Le Parti Vert et la peine de mort
La nouvelle campagne du Parti Vert en faveur de la peine de mort fait couler beaucoup d’encre. A partir d’enquêtes et de sondages, le parti promeut la peine capitale dans une offensive publicitaire, car selon leurs calculs, 75 à 80 % des personnes interrogées seraient en sa faveur. Le parti a comme arguments la dissuasion et l’extermination de délinquants perpétuels. Il s’agit du seul parti écologiste au monde en faveur de la peine capitale.
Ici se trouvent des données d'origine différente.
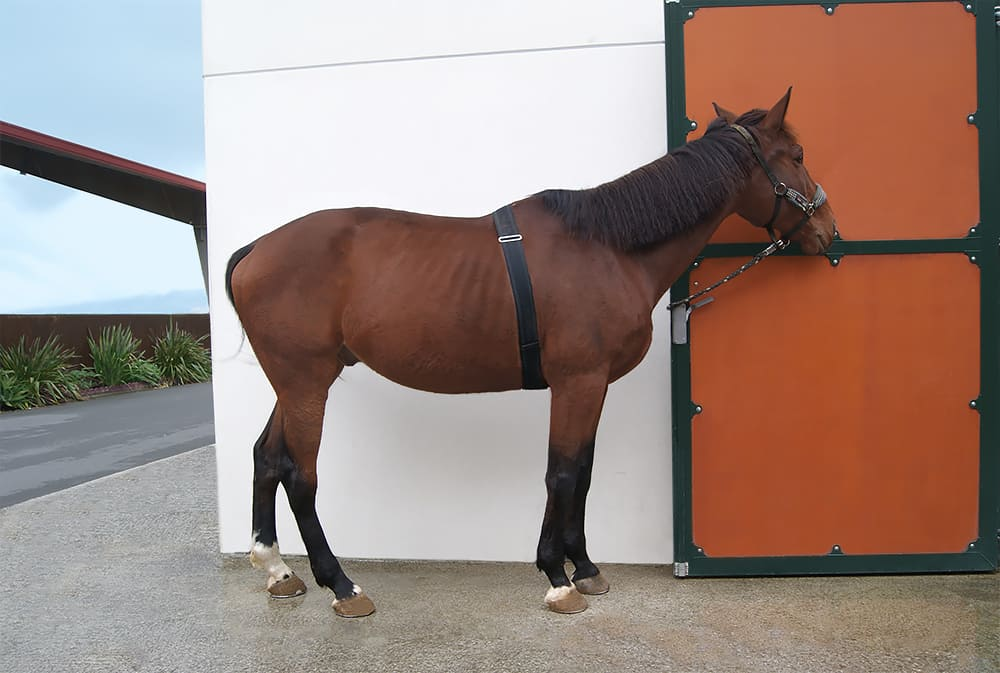 Horse mote sensors are worn by the horse without restricting movement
Le gouverneur de Coahuila, Humberto Moreira Valdés, est célèbre pour diverses raisons : les principaux postes de décision du parti local (PRI) sont tenus par ses frères. Il utilise volontiers la rhétorique et des phrases chocs. Concernant la peine de mort, il a déclaré : « Le seul point que nous discutons est si nous allons les pendre ou les fusiller. »

Dans le climat d’insécurité qui règne au Mexique, après les kidnappings et assassinats de Fernando Marti et Silvia Vargas, ces initiatives ont un impact certain sur la population. Elles sont d’ailleurs taxées de populisme par ses opposants.
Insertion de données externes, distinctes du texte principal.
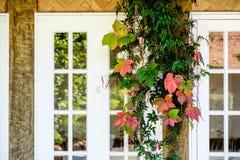 Kleurrijke bladeren in daling dichtbij een vensterbank Royalty-vrije Stock Fotografie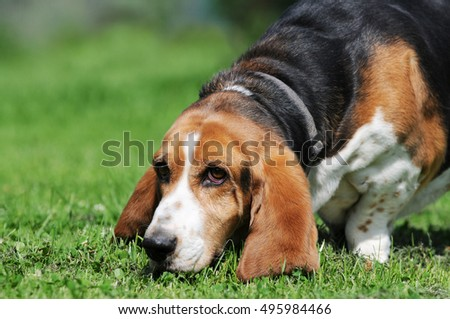 dog beagle running on meadow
Réponses des autres partis et du Congrès
Le PAN et le PRD ont d’abord gardé le silence sur cette initiative. Début décembre, Andrés Manuel López Obrador s’est prononcé contre la peine capitale. « Cela, je ne le souhaite même pas pour les politiciens corrompus, qui sont les pires voleurs. » Le PAN s’est également prononcé contre, même s’il accepte d’en débattre au Congrès. D’autres congressistes voient d’un très mauvais œil le thème de la vie et de la mort comme débat électoral (Carlos Navarrete, PRD). Finalement la présidente nationale du PRI a nié que son parti suivait la proposition de Moreira. Elle a manifesté pourtant son respect pour l’initiative et a laissé les rênes libres aux députés du PRI. D’autre part, elle appuie toutes les initiatives qui durcissent les peines contre les kidnappeurs et délinquants.

Le bureau des Droits de l’Homme de l’ONU au Mexique a qualifié la proposition de « solution désespérée et compréhensible devant l’insécurité ». Il a ajouté que tant que le Mexique n’aura pas de système judiciaire fiable et qu’il n’y aura pas d’avancées sérieuses dans la lutte contre l’impunité et la corruption, les sanctions ne seront d’aucune efficacité.
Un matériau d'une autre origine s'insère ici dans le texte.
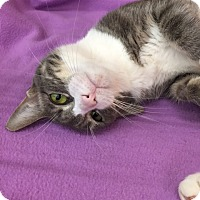 Adopt A Pet :: P.J. (LE) - Little Falls, NJ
A partir du mois de janvier, les Commissions de Justice se réuniront pour travailler sur une nouvelle loi anti-kidnapping. Les états fédéraux possèdent déjà des législations pour combattre ce délit, mais il s’agit d’opérer une réforme constitutionnelle afin de donner les outils nécessaires à l’Etat dans sa lutte contre la délinquance. Les gouvernements des états fédéraux n’ont pas le pouvoir d’appliquer la peine de mort, car il s’agit d’une question fédérale.